Collagen type II–induced arthritis is a CD4+ T-cell–dependent chronic inflammation in susceptible DBA/1 mice and represents an animal model of human rheumatoid arthritis. We found that development of this condition, and even established disease, are inhibited by an agonistic anti-4-1BB monoclonal antibody.

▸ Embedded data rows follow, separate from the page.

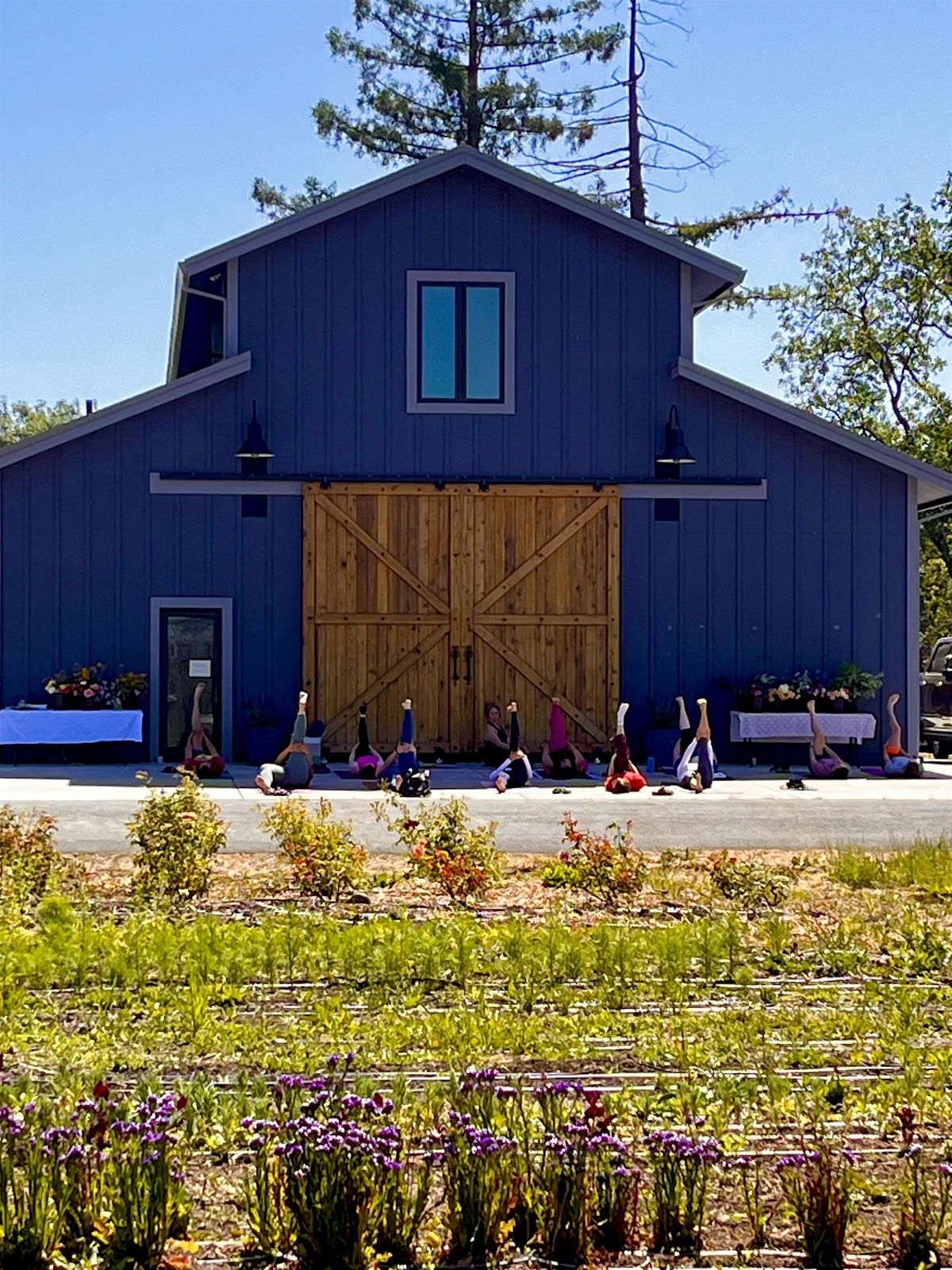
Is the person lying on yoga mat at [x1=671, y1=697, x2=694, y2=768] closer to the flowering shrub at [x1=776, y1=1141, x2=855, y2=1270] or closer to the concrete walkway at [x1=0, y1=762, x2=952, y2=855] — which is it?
the concrete walkway at [x1=0, y1=762, x2=952, y2=855]

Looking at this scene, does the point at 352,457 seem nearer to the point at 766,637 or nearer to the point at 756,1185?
the point at 766,637

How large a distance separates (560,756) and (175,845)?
11209 millimetres

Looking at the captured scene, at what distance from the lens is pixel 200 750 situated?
848 inches

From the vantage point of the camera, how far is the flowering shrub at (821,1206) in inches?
192

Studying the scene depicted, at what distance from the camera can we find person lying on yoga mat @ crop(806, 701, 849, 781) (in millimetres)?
21766

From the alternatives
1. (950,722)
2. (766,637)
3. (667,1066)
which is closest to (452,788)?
(766,637)

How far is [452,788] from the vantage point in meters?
19.8

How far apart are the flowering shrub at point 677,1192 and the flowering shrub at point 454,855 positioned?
540 centimetres

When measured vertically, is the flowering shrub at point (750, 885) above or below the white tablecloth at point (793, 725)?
below

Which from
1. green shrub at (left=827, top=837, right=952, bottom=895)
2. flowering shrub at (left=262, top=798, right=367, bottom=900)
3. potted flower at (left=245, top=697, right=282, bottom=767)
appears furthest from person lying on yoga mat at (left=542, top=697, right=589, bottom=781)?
flowering shrub at (left=262, top=798, right=367, bottom=900)

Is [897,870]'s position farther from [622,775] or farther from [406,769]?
[406,769]

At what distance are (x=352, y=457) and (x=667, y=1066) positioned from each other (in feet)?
55.2

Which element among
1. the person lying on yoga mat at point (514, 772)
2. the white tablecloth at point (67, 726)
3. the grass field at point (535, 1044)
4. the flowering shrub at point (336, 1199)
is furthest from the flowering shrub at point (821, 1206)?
the white tablecloth at point (67, 726)

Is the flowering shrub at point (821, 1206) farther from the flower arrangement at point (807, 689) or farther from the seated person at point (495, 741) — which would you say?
the flower arrangement at point (807, 689)
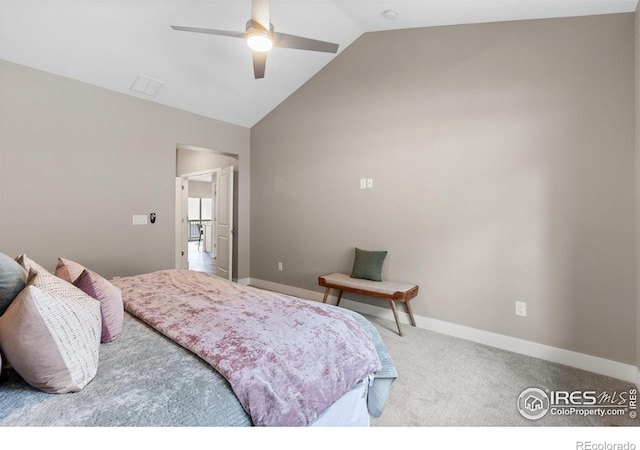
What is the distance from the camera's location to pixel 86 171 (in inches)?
127

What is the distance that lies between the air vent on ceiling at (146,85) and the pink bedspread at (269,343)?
2583mm

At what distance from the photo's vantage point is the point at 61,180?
306 centimetres

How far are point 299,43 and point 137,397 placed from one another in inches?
92.8

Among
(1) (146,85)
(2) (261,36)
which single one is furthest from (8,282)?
(1) (146,85)

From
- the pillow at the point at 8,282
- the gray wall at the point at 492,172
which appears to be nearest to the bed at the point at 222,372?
the pillow at the point at 8,282

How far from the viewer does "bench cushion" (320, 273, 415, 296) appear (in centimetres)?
297

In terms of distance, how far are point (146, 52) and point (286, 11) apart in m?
1.50

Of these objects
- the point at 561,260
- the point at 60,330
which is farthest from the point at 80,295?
the point at 561,260

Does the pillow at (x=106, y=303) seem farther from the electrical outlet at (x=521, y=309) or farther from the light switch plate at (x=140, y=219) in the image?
the electrical outlet at (x=521, y=309)

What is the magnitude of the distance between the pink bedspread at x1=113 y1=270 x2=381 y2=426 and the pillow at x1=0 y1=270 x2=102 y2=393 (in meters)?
0.37

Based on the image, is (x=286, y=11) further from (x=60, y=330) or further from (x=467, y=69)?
(x=60, y=330)

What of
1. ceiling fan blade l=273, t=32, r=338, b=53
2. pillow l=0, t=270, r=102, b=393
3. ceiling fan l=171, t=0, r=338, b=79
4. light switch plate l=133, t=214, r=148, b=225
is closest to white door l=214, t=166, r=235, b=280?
light switch plate l=133, t=214, r=148, b=225

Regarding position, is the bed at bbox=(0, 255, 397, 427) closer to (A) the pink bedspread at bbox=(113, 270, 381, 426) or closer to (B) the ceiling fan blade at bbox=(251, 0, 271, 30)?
(A) the pink bedspread at bbox=(113, 270, 381, 426)

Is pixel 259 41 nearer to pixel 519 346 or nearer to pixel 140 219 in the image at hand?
pixel 140 219
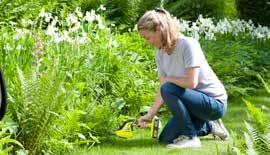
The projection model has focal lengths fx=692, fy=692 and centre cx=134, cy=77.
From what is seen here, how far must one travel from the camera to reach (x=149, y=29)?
17.4 ft

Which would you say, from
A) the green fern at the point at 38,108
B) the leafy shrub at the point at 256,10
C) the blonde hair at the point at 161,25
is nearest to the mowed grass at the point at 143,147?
the green fern at the point at 38,108

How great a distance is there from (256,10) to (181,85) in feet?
22.3

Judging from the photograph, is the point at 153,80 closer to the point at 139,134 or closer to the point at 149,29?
the point at 139,134

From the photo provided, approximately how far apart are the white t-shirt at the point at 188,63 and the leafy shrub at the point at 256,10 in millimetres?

Anti-4-1BB suppressed serum antibodies to collagen type II and CD4+ T-cell recall responses to collagen type II. Crosslinking of 4-1BB evoked an antigen-specific, active suppression mechanism that differed from the results of blocking the interaction between 4-1BB and its ligand, 4-1BBL. Anti-4-1BB monoclonal antibodies induced massive, antigen-dependent clonal expansion of CD11c+CD8+ T cells and accumulation of indoleamine 2,3-dioxygenase in CD11b+ monocytes and CD11c+ dendritic cells. Both anti-interferon-γ and 1-methyltryptophan, a pharmacological inhibitor of indoleamine 2,3-dioxygenase, reversed the anti-4-1BB effect. We conclude that the suppression of collagen-induced arthritis was caused by an expansion of new CD11c+CD8+ T cells, and that interferon-γ produced by these cells suppresses antigen-specific CD4+ T cells through an indoleamine 2,3-dioxygenase–dependent mechanism.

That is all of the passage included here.